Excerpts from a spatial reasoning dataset
+++++
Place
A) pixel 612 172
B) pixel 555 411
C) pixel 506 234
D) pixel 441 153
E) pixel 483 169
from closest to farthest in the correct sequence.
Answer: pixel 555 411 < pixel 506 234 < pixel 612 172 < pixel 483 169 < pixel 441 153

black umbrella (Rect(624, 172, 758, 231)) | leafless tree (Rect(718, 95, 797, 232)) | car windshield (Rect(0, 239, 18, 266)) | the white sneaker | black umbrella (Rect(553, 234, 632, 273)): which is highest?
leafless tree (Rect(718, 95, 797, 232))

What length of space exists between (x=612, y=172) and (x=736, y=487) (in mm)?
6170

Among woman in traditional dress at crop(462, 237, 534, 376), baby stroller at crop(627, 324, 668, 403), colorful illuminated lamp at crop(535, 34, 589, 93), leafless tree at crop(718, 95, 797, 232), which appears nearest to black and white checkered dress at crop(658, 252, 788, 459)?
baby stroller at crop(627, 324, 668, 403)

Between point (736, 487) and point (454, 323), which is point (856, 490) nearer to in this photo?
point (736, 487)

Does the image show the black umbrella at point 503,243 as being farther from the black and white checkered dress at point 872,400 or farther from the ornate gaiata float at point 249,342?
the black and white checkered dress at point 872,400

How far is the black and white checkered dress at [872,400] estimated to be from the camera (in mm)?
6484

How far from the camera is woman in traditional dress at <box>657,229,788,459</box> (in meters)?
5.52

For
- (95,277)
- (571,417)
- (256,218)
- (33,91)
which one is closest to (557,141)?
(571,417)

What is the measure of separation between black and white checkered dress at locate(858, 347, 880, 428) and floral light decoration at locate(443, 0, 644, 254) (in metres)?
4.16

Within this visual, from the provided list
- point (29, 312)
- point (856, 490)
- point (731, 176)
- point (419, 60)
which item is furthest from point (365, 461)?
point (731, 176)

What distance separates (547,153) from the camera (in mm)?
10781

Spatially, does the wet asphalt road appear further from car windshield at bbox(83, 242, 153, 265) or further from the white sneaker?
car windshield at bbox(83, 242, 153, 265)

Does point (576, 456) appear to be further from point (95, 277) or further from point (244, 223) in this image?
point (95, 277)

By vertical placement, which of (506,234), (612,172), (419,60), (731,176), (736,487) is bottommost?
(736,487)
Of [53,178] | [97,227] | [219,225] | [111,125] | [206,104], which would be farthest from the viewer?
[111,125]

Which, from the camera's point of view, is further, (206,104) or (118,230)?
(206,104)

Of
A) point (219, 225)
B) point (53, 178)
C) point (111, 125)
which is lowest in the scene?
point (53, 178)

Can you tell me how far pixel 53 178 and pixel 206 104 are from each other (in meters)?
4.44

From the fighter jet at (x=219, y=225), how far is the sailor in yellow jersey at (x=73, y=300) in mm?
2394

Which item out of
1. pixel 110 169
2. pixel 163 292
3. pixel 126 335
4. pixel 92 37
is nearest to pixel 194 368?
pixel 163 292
+++++
**THE TASK:** Reproduce every item above word for word, including its answer.

**IN RESPONSE:**
Place
A) pixel 612 172
B) pixel 555 411
C) pixel 506 234
D) pixel 441 153
E) pixel 483 169
from closest to farthest in the correct sequence.
Answer: pixel 555 411 < pixel 506 234 < pixel 612 172 < pixel 483 169 < pixel 441 153

black umbrella (Rect(624, 172, 758, 231)) | leafless tree (Rect(718, 95, 797, 232)) | car windshield (Rect(0, 239, 18, 266)) | the white sneaker | black umbrella (Rect(553, 234, 632, 273)): which is highest?
leafless tree (Rect(718, 95, 797, 232))

What length of space exists between (x=612, y=172) and (x=736, y=487) (in mm)?
6170

Among woman in traditional dress at crop(462, 237, 534, 376), baby stroller at crop(627, 324, 668, 403), colorful illuminated lamp at crop(535, 34, 589, 93), leafless tree at crop(718, 95, 797, 232), which appears nearest to black and white checkered dress at crop(658, 252, 788, 459)?
baby stroller at crop(627, 324, 668, 403)

Between point (736, 487) and point (454, 323), which is point (856, 490) nearer to in this photo?
point (736, 487)

Does the image show the black umbrella at point 503,243 as being farther from the black and white checkered dress at point 872,400 or farther from the ornate gaiata float at point 249,342?
the black and white checkered dress at point 872,400

How far is the black and white checkered dress at [872,400] estimated to be from the camera (in mm)?
6484

How far from the camera is woman in traditional dress at <box>657,229,788,459</box> (in meters)?
5.52

For
- (95,277)
- (571,417)
- (256,218)
- (33,91)
which one is closest to (557,141)?
(571,417)

What is the measure of separation between black and white checkered dress at locate(858, 347, 880, 428) and floral light decoration at locate(443, 0, 644, 254) (in metres)?
4.16

Within this visual, from the provided list
- point (29, 312)
- point (856, 490)
- point (731, 176)
- point (419, 60)
which item is furthest from point (365, 461)?
point (731, 176)

What distance separates (547,153) from the camera (in mm)?
10781

Spatially, does the wet asphalt road appear further from car windshield at bbox(83, 242, 153, 265) or further from the white sneaker?
car windshield at bbox(83, 242, 153, 265)

Does point (576, 456) appear to be further from point (95, 277) or further from point (244, 223) in this image?
point (95, 277)

By vertical placement, which of (506,234), (612,172), (419,60), (731,176), (736,487) is bottommost?
(736,487)
Of [53,178] | [97,227] | [219,225] | [111,125] | [206,104], which would be farthest from the viewer?
[111,125]

Which, from the camera's point of view, is further, (206,104) or (118,230)?
(206,104)

Of
A) point (219, 225)
B) point (53, 178)
C) point (111, 125)
which is lowest in the scene?
point (53, 178)

Can you tell me how far pixel 53 178 and pixel 206 104 are from each other (in meters)?
4.44

From the fighter jet at (x=219, y=225), how far is the sailor in yellow jersey at (x=73, y=300) in mm?
2394

Which item out of
1. pixel 110 169
2. pixel 163 292
3. pixel 126 335
4. pixel 92 37
is nearest to pixel 194 368?
pixel 163 292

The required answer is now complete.